The <seq_indels> is a concatenation of elements of this format:

<incremental_coordinate><indel_char>

..where  <indel_charcan be either '-' (gap) or 'd' (deletion)  at the specific base position in the original read sequence. The actual base position can be obtained by this iterative formula:

<base_position>  =  <incremental_coordinate> + <prev_base_position>

..where <prev_base_position> = <clip_left> for the first iteration (first element of  <seq_indels>)

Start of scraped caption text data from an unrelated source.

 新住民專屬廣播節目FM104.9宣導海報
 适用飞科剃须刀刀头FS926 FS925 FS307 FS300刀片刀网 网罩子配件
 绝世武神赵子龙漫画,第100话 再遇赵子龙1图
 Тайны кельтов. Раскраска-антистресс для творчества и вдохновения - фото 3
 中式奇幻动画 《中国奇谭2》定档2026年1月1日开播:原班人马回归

R:<gaplist>/<contig_gaplist>
a special attribute for the Assembly-on-Reference procedure, providing all gap information for the alignment of this read to the parent contig. The gapping information (as produced by mgblast with -D5 option) is stored directly in this attribute data: the gaps in the read are in the first list <gaplist> and the gaps in the contig (reference) sequence are stored in <contig_gaplist>. The two lists are separated by the '/' (slash) character. Just like mgblast's -D5 output, the gap list has the format:

<gap1pos>[+<gap1length>],<gap2pos>[+<gap2length>],...

The nrcl (non-redundandification clustering) program automatically writes this attribute in the layout file produced when the -y option is given (if the gap information is available in the parsed mgblast hits).

The mblaor (mgblast assembly-on-reference) program requires this attribute to be present when parsing an input layout file in order to generate a full MSA, transforming this info into indel operations applied to the read.